A joint initiative of the Digitial Library Federation and the National Science Digital Library.

[edit] Introduction

The Open Archives Initiative Protocol for Metadata Harvesting (OAI-PMH) has been widely adopted since its inception in 2001; as of July 2005 there are over 700 active data providers (see the University of Illinois data provider registry for a current number: from a wide variety of domains and institution types. The protocol has demonstrated its usefulness as a tool to move and aggregate metadata from diverse institutions. The National Science Digital Library (NSDL), OAIster, American, and the IMLS Digital Content Gateway are examples of metadata aggregations harvested via the OAI protocol. Building on this work, the first phase of the Digital Library Federation's Aquifer Initiative will include an OAI-based repository for metadata and collection level descriptions harvested from DLF members. However, as the protocol has become more widely adopted, several broad areas of concern have surfaced -- mainly through the documentation of service providers -- that would benefit from the establishment of best practices.

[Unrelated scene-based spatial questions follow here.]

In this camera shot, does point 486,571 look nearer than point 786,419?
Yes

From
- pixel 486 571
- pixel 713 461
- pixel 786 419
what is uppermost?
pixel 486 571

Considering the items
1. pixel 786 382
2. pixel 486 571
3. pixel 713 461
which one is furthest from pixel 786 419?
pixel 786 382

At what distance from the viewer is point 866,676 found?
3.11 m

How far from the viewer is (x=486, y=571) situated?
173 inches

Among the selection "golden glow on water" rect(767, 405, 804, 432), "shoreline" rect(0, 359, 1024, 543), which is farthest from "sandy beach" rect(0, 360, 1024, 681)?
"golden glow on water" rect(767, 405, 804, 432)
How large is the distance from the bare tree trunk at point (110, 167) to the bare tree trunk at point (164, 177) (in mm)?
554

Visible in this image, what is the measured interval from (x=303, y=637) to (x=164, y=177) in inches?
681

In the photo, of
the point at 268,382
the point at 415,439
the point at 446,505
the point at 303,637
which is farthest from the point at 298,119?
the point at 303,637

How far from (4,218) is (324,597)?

Metadata harvesting consists of two parties: the data provider and the service provider. The data provider is any institution, organization or individual who exposes metadata (usually describing a resource(s) of some kind) via the OAI protocol. The service provider uses the OAI-PMH to harvest the data provider's metadata. The service provider generally aggregates metadata from many different data providers and creates a larger database of like resources. The intention in creating a larger database of resources is to provide users with a way of searching one database, rather than many, to discover resources distributed across the internet. In addition, service providers may build services beyond the standard search and retrieval service -- e.g. aggregations designed to support curriculum development or building of personal virtual collections.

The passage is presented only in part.